Pourquoi elles ressemblent tant à des guêpes
Les syrphes sont une famille de mouches, et leur corps jaune et noir les fait passer pour des guêpes ou des abeilles. Sous cette « fausse identité » se cachent pourtant des différences nettes. Contrairement aux guêpes et aux abeilles, les syrphes n’ont qu’une seule paire d’ailes et pas les antennes fines caractéristiques. Leur corps ne présente pas non plus la taille de guêpe, resserrée au milieu.
Elles sont nombreuses en France
En France, on compte plus de 500 espèces de syrphes, selon l’entomologiste Benoît Gilles, consulté par actu.fr. Leur taille varie beaucoup d’une espèce à l’autre : certaines mesurent quelques millimètres, d’autres sont bien plus grandes. Cette diversité compte pour les milieux naturels. Benoît Gilles précise que « ces adultes se nourrissent de pollen et de nectar », ce qui les rend utiles à la pollinisation et les rapproche des abeilles.

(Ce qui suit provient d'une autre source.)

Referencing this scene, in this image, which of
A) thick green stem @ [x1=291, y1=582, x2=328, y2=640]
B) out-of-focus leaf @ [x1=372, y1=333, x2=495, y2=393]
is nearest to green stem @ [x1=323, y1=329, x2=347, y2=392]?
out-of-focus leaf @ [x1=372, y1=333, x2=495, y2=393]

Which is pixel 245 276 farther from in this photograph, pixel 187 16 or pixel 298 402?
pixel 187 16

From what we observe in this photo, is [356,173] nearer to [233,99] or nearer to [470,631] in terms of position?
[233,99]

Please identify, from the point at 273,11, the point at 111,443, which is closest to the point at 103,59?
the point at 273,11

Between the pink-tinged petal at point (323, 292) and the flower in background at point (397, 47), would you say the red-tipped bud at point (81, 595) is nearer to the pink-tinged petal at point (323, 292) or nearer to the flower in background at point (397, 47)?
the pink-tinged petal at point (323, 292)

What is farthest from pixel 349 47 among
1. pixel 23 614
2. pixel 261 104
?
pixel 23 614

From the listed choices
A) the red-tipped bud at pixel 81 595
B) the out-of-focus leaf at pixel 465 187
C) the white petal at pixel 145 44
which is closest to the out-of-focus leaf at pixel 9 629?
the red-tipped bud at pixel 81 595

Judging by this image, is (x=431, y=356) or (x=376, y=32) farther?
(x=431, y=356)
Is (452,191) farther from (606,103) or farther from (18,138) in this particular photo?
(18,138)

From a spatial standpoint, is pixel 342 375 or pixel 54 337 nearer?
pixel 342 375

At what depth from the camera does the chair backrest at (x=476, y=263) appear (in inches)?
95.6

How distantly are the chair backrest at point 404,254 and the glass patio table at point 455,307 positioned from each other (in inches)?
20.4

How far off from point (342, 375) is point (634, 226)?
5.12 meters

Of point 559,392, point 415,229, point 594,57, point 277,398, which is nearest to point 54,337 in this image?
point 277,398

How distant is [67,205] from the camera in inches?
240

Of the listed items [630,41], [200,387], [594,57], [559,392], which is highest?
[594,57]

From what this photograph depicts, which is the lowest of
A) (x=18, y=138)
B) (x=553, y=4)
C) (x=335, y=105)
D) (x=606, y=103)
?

De vraies aides pour réguler les nuisibles
Les syrphes sont aussi des insectes auxiliaires : leurs larves dévorent les pucerons et d’autres petits insectes qui s’installent sur les plantes. Sans ces prédateurs naturels, les jardins seraient vite envahis. Mais, comme l’explique Benoît Gilles, « leur population s’effondre à cause des insecticides », car ces produits tuent les ravageurs et, avec eux, les auxiliaires utiles comme les syrphes.
Un équilibre fragilisé par nos pratiques
Les méthodes de jardinage actuelles, surtout l’usage d’insecticides et le fauchage précoce des fleurs au printemps, menacent ces insectes. Benoît Gilles rappelle que la disparition des fleurs leur fait perdre leurs habitats et leurs sources de nourriture. L’intervention humaine finit alors par nous rendre plus dépendants des traitements chimiques, ce qui est paradoxal puisque « dans la nature, il y a peu de plantes qui sont envahies de pucerons » justement grâce à ces prédateurs.
Souvent confondus avec des insectes plus menaçants, les syrphes ne présentent aucun danger pour l’homme et restent de précieux alliés au jardin. Ils comptent dans l’équilibre naturel, que ce soit pour la pollinisation ou pour le contrôle biologique des nuisibles. Réduire les insecticides et laisser les fleurs s’épanouir au printemps sont des gestes simples pour les protéger.